I have reviewed The White Apron by Christine Eyres for Reader’s Favorite.
Although Aggie’s life was no fairy tale, she cherished her childhood like a distant dream. When her teacher recommended her for a scholarship exam, she believed herself to be one step closer to becoming a teacher. However, her mother, whom she called Mam, decided that it was “o’er time” that she left the school. Despite her reluctance, fourteen-year-old Aggie was sent off to Alder Lodge to work as a “maid-of-all-work.” This is where she found love. She could not put her foot down to protect her ambition of becoming a teacher, but in the matter of marriage, she did not succumb to her mother’s resistance. Thus, she married William, a soldier with enchanting tales of travels far and beyond. Little did she know that this very man would put her through life’s horrific turmoils. The White Apron by Christine Eyres is a testament to a woman’s resilience and devotion.
At times, I thought I wouldn’t miss William. What sort of wife says that? But it’s true. He led me a merry dance, and now I wonder if I should have been stronger. I followed him from the squalor of Blackfriars Wynd in Edinburgh after the army used him and then discarded him.An excerpt from The White Apron by Christine Eyres
The remarkable growth of Aggie, aka Agnes, from a little girl, who thought of her first period as a sign of being pregnant, to a dignified woman entrances the readers. Loneliness and poverty claimed her life, but those could not break her spirit. When her husband surrendered to self-pity, she took charge and faced the many hardships of life with a commendable inner-strength. As the plot traversed through the gloomy path of numerous deaths and diseases, the audience held their breaths for something better to transpire in Agnes’ life. Christine Eyres’ Agnes does not give up and that aspect of her characters shines through the darkness. Whether our heroine is talking to herself while scrubbing the floors with paraffin or retorting her husband’s illogical claims, each dialogue is just as engrossing as the others.

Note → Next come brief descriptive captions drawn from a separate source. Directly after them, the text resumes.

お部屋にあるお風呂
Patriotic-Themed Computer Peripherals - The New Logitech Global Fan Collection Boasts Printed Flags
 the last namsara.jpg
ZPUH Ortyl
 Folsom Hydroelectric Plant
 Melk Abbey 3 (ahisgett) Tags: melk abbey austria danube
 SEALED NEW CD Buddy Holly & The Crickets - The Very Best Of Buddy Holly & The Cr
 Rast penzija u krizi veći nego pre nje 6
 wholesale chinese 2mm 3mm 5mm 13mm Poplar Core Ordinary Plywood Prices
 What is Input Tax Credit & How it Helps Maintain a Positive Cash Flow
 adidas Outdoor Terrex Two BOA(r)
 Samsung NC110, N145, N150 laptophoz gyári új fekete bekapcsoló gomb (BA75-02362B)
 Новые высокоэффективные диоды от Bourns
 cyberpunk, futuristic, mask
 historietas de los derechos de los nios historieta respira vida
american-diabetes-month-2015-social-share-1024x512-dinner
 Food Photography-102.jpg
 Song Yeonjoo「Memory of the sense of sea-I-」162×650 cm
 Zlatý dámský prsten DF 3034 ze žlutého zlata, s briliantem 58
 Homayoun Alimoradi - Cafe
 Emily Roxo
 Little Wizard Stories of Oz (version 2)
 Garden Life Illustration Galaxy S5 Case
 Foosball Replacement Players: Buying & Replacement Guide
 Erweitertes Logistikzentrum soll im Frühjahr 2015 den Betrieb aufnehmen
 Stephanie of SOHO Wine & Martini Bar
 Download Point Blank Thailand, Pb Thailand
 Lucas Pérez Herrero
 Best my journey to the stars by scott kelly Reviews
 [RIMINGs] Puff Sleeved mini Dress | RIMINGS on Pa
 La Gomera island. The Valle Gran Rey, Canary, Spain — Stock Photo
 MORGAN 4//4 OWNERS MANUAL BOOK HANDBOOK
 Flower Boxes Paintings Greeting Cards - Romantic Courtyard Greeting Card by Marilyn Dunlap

We learned to ignore the noises of our neighbours that floated loud and clear through the thin walls, occasionally giggling at an especially loud fart.An excerpt from The White Apron by Christine Eyres
The White Apron by Christine Eyres does not present life through rose-tinted glasses. As a matter of fact, that would have been a false portrayal of a time, when unknown diseases were killing new-born babies among many other disasters. Instead, the story encourages readers to face the disorienting chaos of life head-on. The White Apron by Christine Eyres is a perfect book for the readers who look at the past for inspiration. A perfect historical fiction to blow your mind, indeed!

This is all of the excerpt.